Hot on the heels of launching its HealthBench medical AI benchmark, OpenAI just delivered results from the largest-ever study of clinical AI in actual practice – and let’s just say the future’s looking bright.
40,000 visits, 106 clinicians, 15 clinics. OpenAI went big to get real-world data, equipping Kenya-based primary and urgent care provider Penda Health with AI Consult (GPT4o) clinical decision support within its EHR.
- The study split 106 Penda clinicians into two even groups (half with AI Consult, half without), then tracked outcomes over a three month period.
When AI Consult detected a potential error in history, diagnosis, or treatment, it triggered a simple Traffic Light alert.
- Green – No concerns, no action needed
- Yellow – Moderate concerns, optional clinician review
- Red – Safety-critical concerns, mandatory clinician review
The results were definitely promising. Clinicians using AI Consult saw a:
- 16% reduction in diagnostic errors
- 13% reduction in treatment errors
- 32% reduction history-taking errors
The “training effect” is real. The AI Consult group got significantly better at avoiding common mistakes over time, triggering fewer alerts as the study progressed.
- Part of that is because Penda took several steps to help along the way, including one-on-one training, peer champions, and performance feedback.

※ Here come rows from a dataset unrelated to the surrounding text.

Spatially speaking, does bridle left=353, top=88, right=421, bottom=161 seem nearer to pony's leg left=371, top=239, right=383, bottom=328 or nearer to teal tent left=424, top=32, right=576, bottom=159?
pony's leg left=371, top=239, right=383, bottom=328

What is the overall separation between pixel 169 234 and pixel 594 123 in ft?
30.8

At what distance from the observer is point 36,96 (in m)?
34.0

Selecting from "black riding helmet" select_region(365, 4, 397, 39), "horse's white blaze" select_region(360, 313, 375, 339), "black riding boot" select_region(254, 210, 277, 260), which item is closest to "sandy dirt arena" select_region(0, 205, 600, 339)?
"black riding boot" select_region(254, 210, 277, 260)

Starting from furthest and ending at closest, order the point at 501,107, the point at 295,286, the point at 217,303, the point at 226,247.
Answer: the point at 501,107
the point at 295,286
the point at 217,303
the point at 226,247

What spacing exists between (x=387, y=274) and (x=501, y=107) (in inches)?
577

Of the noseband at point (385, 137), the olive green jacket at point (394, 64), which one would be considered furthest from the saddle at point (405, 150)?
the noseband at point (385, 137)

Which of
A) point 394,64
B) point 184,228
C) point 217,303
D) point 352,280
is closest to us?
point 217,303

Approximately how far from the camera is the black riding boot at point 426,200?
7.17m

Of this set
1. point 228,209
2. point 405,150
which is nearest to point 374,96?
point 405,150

- It’s also worth noting that there was no recorded harm as a result of AI Consult suggestions, and 100% of the clinicians using it said that it improved their quality of care.

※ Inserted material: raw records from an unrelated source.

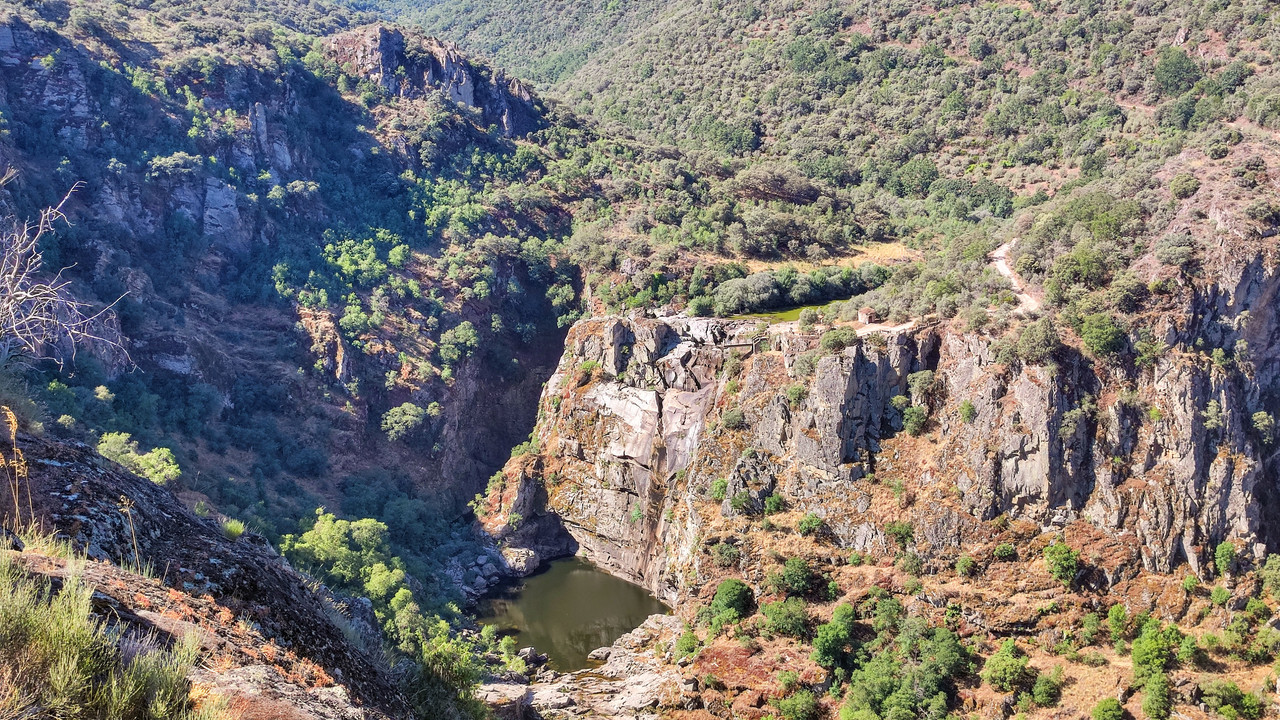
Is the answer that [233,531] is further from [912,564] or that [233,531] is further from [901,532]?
[901,532]

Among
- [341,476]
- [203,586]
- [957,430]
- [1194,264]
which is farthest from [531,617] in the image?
[1194,264]

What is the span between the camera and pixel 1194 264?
105ft

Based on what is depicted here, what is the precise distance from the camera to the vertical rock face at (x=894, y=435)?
2978 cm

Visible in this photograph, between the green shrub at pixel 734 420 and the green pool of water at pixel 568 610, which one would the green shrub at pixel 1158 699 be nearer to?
the green shrub at pixel 734 420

What’s the catch? While AI Consult led to a clear reduction in clinical errors, there was no statistically significant difference in patient-reported outcomes, and clinicians using the copilot saw slightly longer visit times.
The Takeaway
Clinical AI continues to prove itself outside of multiple choice licensing exams / clinical vignettes, and OpenAI just gave us our best evidence yet that general-purpose models can reduce errors in actual patient care.